You will need to determine your network card, and have a working network with a DHCP (or BOOTP), and TFTP server.

You may to find a TFTP server that does not support option negotiations. A google search shows a number of PC's have a buggy PXE loader. Supressing option negotiations seems to make them work.

You will need to build GRUB for your network card. Follow the procedure in item 6.2 up to the configure point. At this point run the following configure command:

$ ../grub-0.93/configure --enable-diskless --enable-eepro100

for an Etherexpress Pro 100 network card, then run make:

$ make
Once complete you should have the 'stage2/pxegrub' file. Copy 

this to your TFTP server's download directory. Configure your DHCP server to provide an IP address and download the image. For the ISC server found on operating systems such as Linux something like the following should do:

#
# PC loading RTEMS via PXE and GRUB
#
group
{
filename "/tftpboot/pxeboot";
host rtems-pc { hardware ethernet 00:08:c7:73:41:65; }
}

If all works your PC should boot and load GRUB over the network:

GRUB version 0.93 (639K lower / 64512K upper memory)
Address: 10.10.10.10
NetMask: 255.255.255.0
Server: 10.10.10.1
Gateway: 10.10.10.1
[ Minimal BASH-like line editing is supported. For the first word, TAB
lists possible command completions. Anywhere else TAB lists the possible
completions of a device/filename. ]
grub>

Copy your RTEMS executable to the TFTP server directory then enter the following GRUB commands:

grub> root (nd)
Filesystem type is tftp, using whole disk
grub> kernel ticker.exe
[Multiboot-elf, <0x100000:0x1e5a4:0x2b08>, shtab=0x122140, entry=0x10000c]
grub> boot

The GRUB documents how to get GRUB to load a configuration file.

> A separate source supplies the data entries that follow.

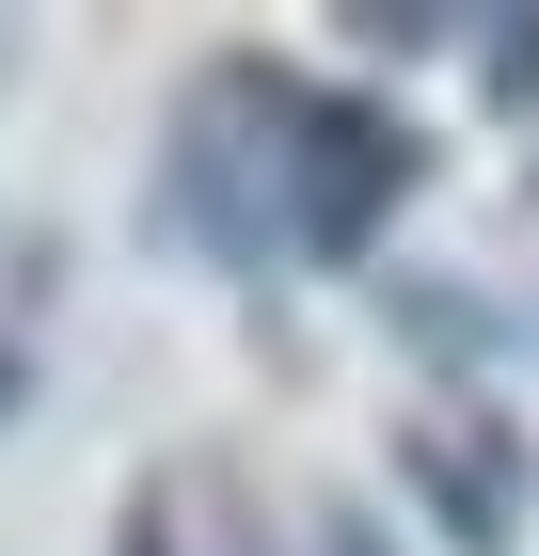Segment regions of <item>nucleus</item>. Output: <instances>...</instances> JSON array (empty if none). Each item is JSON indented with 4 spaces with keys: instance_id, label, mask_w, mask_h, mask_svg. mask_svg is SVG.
I'll return each instance as SVG.
<instances>
[{
    "instance_id": "obj_1",
    "label": "nucleus",
    "mask_w": 539,
    "mask_h": 556,
    "mask_svg": "<svg viewBox=\"0 0 539 556\" xmlns=\"http://www.w3.org/2000/svg\"><path fill=\"white\" fill-rule=\"evenodd\" d=\"M428 175V143L381 96H301L270 64H222L207 128H175V239L207 255H365L381 207Z\"/></svg>"
}]
</instances>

6.4 Using NetBoot to load RTEMS PC386 applications

To load the '*.bt' files you can

Alternatively, if you have a PC connected to a network with a

BOOTP server and a TFTP server (this can very well be you're Linux RTEMS host system), you can use Gero Kuhlmann's NetBoot loader, to load RTEMS to a diskless PC across a network. You can get it from:

ftp://sunsite.unc.edu/pub/Linux/system/boot/ethernet/netboot-0.7.3.tar.gz

or in any of Sunsite's mirrors. It is also available from NetBoot's homepage:

  http://www.han.de/~gero/netboot

After unarchiving 'netboot-0.7.3.tar.gz' you should change to the

base directory of this and run:

./configure --disable-mknbi-dos --disable-mknbi-linux --disable-mknbi-mgl
Afterwards, you should follow the instructions contained in the

'INSTALL' file also contained in the base directory, on how to setup the server(s) and to build a boot ROM for the client PC network card, or a boot diskette, and the PC client should be able to load the '*.bt' files from the server.

The important sections to check in the 'INSTALL FILE' are the last two:

- Setup of the server (only the BOOTP and TFTP parts - ignore NFS).
  ===================

- Setup of the client including building the bootrom
  ==================================================

all the rest can be safely ignored if you don't care to examine it.

7. Technical Information

NOTE: All the following paths are relative to the base directory of the RTEMS distribution.

As of the writing of this HOWTO, PC386 images can be loaded either in low memory 0x10000 (64KB) until 0x97C00 (607K) using NetBoot or in high memory from 0x100000 (1024KB) until the top of the available memory using either NetBoot or GRUB.

If you want to change the default loading address from 1024KB to something else, just change the value of the variable RELOCADDR in the 'make/custom/pc386.cfg' file to the new value you want (make sure you follow the instructions indicated before the definition of RELOCADDR).

Remember that GRUB restricts the loading addresses to values above 0x100000 (1024KB), only NetBoot can load images in low memory.

After you make any changes to RELOCADDR and if you are using NetLoader, you'll have to recompile the 'c/src/lib/libbsp/i386/pc386/start/start16.s' file. The easiest way to achieve this is just to 'make clean' and the 'make all' again. The quickest way is to change to '<build_point>/c/src/lib/libbsp/i386/pc386/start' and 'make RTEMS_BSP=pc386 clean all'.

When programming interrupt handlers take into account that the PIC is reprogrammed and so you should use the interface functions provided in '<build_point>/pc386/lib/include/irq.h> to guarantee that everything works ok.